(EXERCISE AIM):
Please show every line of the material that contains the word "backdrop". Case counts.
-=-=-
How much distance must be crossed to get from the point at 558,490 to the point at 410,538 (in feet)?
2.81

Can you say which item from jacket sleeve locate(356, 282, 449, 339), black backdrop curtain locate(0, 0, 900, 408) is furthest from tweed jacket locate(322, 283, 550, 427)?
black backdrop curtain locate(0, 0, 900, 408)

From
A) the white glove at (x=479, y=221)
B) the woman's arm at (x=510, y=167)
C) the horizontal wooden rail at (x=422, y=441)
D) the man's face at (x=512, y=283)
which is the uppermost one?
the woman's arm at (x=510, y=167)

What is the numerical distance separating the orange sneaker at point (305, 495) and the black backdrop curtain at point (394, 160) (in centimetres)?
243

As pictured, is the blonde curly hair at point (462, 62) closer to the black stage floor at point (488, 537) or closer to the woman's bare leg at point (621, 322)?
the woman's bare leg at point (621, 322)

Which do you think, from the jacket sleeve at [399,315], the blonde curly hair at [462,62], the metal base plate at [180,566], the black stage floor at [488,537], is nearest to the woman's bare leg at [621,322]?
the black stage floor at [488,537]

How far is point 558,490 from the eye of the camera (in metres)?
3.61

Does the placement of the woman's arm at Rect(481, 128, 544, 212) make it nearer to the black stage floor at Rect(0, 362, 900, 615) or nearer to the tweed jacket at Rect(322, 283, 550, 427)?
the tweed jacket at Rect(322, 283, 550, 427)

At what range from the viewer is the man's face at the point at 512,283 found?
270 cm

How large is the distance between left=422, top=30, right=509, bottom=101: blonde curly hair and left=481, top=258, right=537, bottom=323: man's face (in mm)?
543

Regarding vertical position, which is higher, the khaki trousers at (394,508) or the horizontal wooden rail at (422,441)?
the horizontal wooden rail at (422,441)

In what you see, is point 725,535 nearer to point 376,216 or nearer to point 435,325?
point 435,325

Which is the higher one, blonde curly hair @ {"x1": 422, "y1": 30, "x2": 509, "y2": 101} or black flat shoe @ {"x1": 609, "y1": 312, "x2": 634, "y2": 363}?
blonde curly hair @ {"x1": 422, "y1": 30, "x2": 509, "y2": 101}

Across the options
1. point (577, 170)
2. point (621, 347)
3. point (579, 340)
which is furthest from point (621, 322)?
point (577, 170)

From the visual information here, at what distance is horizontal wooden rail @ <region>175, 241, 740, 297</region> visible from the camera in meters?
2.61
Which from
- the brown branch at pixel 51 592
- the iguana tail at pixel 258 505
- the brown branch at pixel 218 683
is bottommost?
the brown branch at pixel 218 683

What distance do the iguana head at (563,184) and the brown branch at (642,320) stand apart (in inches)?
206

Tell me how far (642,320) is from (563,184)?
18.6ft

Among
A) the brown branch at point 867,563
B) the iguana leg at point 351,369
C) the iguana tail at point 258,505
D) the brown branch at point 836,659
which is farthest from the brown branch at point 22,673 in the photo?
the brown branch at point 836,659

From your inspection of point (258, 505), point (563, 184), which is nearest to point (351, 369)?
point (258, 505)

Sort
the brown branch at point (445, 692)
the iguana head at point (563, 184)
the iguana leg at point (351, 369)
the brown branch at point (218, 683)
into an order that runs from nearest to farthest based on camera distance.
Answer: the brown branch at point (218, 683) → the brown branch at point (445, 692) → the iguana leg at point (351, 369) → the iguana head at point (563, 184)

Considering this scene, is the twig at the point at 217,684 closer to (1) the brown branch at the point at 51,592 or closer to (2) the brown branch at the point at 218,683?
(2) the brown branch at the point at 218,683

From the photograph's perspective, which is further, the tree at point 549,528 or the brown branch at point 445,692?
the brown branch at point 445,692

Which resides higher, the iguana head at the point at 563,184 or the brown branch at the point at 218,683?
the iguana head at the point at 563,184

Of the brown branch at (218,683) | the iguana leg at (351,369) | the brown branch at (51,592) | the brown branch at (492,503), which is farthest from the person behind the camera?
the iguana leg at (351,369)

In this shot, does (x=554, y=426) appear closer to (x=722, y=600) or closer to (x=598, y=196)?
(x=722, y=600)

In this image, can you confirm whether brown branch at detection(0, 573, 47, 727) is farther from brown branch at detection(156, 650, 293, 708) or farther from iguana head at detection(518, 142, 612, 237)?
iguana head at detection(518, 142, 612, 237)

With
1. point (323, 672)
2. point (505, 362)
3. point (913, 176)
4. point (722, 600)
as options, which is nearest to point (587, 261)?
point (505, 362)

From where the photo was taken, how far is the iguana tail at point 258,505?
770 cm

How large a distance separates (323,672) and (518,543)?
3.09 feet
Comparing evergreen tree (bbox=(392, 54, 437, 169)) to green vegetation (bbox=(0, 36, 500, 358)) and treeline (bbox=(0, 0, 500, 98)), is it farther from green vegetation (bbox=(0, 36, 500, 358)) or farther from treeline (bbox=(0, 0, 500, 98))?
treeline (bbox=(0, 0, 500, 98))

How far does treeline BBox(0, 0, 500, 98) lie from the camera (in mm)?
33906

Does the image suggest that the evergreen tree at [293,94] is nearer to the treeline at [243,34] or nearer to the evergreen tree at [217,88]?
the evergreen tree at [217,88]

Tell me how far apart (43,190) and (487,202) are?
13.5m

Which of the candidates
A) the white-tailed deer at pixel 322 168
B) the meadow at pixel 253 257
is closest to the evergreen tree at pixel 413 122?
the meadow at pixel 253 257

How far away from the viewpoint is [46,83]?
-=-=-
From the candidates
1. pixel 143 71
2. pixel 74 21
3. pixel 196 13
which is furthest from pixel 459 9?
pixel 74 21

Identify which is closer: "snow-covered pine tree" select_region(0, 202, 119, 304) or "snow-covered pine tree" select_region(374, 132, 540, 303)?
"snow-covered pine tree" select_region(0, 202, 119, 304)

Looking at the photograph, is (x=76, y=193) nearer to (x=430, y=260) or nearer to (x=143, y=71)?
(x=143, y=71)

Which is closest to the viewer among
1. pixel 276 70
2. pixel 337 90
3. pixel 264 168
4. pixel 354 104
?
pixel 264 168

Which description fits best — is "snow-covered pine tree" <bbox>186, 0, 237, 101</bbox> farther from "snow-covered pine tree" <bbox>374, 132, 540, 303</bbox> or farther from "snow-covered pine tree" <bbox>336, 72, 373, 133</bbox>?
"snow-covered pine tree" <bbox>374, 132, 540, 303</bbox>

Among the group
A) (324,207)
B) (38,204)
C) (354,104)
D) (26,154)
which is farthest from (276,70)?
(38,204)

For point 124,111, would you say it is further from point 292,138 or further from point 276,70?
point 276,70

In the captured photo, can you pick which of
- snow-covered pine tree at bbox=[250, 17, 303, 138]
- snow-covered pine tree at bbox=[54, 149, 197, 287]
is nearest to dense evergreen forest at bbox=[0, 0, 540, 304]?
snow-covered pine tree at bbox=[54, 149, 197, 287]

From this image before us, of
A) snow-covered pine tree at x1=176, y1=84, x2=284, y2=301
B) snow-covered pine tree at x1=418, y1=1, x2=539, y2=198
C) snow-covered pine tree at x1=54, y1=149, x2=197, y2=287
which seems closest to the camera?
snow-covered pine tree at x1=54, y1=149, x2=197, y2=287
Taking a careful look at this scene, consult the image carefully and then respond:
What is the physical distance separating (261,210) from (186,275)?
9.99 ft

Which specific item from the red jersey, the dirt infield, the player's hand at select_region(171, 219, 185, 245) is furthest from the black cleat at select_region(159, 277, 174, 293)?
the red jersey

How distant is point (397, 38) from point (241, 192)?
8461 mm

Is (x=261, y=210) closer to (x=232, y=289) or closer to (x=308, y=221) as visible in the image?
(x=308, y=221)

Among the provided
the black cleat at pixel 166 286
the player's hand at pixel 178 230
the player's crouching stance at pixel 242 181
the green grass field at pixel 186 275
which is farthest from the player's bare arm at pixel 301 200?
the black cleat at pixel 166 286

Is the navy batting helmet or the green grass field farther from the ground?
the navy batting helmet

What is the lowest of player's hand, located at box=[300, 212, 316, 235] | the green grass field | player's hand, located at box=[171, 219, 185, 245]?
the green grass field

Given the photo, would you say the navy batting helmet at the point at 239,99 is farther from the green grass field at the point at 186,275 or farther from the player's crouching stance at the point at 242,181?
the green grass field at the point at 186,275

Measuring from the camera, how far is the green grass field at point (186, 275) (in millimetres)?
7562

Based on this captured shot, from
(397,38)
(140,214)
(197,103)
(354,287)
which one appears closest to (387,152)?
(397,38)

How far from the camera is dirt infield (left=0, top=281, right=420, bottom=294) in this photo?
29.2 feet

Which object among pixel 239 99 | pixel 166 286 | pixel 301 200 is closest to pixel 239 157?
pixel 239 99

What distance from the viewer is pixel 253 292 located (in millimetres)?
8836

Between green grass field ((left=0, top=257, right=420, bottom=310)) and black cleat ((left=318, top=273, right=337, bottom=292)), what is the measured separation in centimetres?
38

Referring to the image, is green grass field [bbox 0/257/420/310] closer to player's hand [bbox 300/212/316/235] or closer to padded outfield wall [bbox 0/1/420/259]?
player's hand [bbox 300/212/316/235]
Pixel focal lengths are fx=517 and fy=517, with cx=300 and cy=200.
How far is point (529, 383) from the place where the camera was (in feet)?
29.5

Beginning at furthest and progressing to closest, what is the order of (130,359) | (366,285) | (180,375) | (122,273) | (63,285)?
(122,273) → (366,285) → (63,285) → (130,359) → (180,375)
-=-=-
(TASK SOLUTION):
Can you say which item from jacket sleeve locate(356, 282, 449, 339), black backdrop curtain locate(0, 0, 900, 408) is furthest from tweed jacket locate(322, 283, 550, 427)?
black backdrop curtain locate(0, 0, 900, 408)
What is the numerical distance separating the orange sneaker at point (305, 495) and the black backdrop curtain at point (394, 160) (in centimetres)?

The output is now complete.